International Forecaster Weekly

Legacies of deprivation, warnings of recession

GW Bush legacy is one of cuts to programs and cuts to taxes for the rich, staff shortages cause backlogs in receiving disability benefits, elitist hairbrained schemes to fix the dollar, The unfolding mortgage crisis hits Washington DC area, Morgan Stanley issues recession warnings.

Bob Chapman | December 16, 2007

President George W. Bush and his neocons over the past seven years have inflected grievous harm on important domestic programs in favor of tax cuts for the wealthy and his never ending Iraq War. For openers is our chronically under-funded Social Security administration. Due to staff shortages, hundreds of thousands disabled Americans are not getting timely receipt of their disability benefits. Those who are appealing an initial rejection now number 755,000 up from 311,000 in 2000. The average wait for an appeal is 500 days, twice as long as in 2000. Two-thirds usually win their appeal, but during the 17-month wait their conditions often deteriorate, some have their lives fall apart, some lose their homes and some declare bankruptcy. Some even die.

Part of the problem is there are only 1,025 administrative law judges and hardly enough support staff. This has been going on for a long time and both parties are to blame. The Democratic Congress wants to increase funding and the White House is again resisting.

Last month, Congress passed a $151 billion health, education and labor-spending bill that would have given the Social Security administration $275 million more than the president requested. The president, who will spend $2.4 trillion on wars vetoed the bill as profligate, and has told Congress he has no intention on compromising. We need an entirely new Congress and Ron Paul as President.

The Illuminists have just sent up a trial balloon in the Financial Times of London in an essay by former US Treasury official, Fred Bergston, on “How to Solve the Problem of the Dollar.”

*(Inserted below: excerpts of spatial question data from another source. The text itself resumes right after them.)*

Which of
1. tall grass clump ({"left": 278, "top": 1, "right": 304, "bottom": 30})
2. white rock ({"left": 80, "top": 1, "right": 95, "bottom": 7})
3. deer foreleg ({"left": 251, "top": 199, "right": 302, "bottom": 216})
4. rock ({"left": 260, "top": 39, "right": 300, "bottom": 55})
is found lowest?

This is another harebrained scheme by the elitists that would allow sovereign holders of huge dollar surpluses to exchange them for SDRs, Special Drawing Rights in an account at the IMF. Why would anyone want to exchange real money that can be spent for imaginary monetary units of measure? Worse yet, they will invest the SDRs in US Treasuries. The same US that caused the problem and the debt that never will be repaid.

Bergsten alludes to the IMF’s gold a potential backing for the SDRs. The IMF has no gold; only pledges from members to donate gold. This is the same gold the IMF wants to sell in order to cover its expenses. The insiders do not want these dollars spent. They want them taken out of circulation. What they should do is use the SDRs to buy CDOs and SIVs. The elitists want a return to monetary stability, but dollar holders will get screwed in the process. This is the same thing they did in 1978-80 and it was a colossal failure.

CompUSA will close all of its 103 stores. There will be store-closing sales to dump inventory. Mexican billionaire Carlos Slim Helu's Grupo Carso SA owns the privately held company.

Washington, DC's Prince Georges County, an area considered immune to the unfolding mortgage crisis, is suffering a surge of loans gone bad. These are the people with well-paid government contracting jobs. There were 79 foreclosures for every Washington area 10,000-houshold-area households, up from 11 yoy. Most were subprime or ALT-A loans, but they were in no way limited to low-income borrowers, many have $60,000 to $100,000 incomes. In Prince William and Loudoun County, 262 and 219 of every 10,000 households are in foreclosure.

The trade deficit increased to $57.8 billion in October, up from $57.1 billion in September.

Morgan Stanley has issued a full recession alert for the US economy, warning of a sharp slowdown in business investment and a perfect storm for consumers as the real estate and credit collapses spread with no end in sight. As delinquencies and defaults soar, lenders are tightening credit by 60 to 80 PBS. High yield spreads have widened even more significantly. The absolute cost of borrowing is higher than in June. They are puling back on credit card, commercial, auto lending, as well as for mortgages. The foreclosure rate on residential mortgages have hit a 19-year high of 5.59%, while the glut of unsold properties will lead to a 40% crash in housing production says, Morgan Stanley.

The last time around construction fell 60% and today the situation is far worse. We see 60% to 75%. Those companies and affiliated industries make up 25% of GDP. We have very serious problems caused by the Fed, Wall Street, and banks, corporate America and our corrupt elected leaders.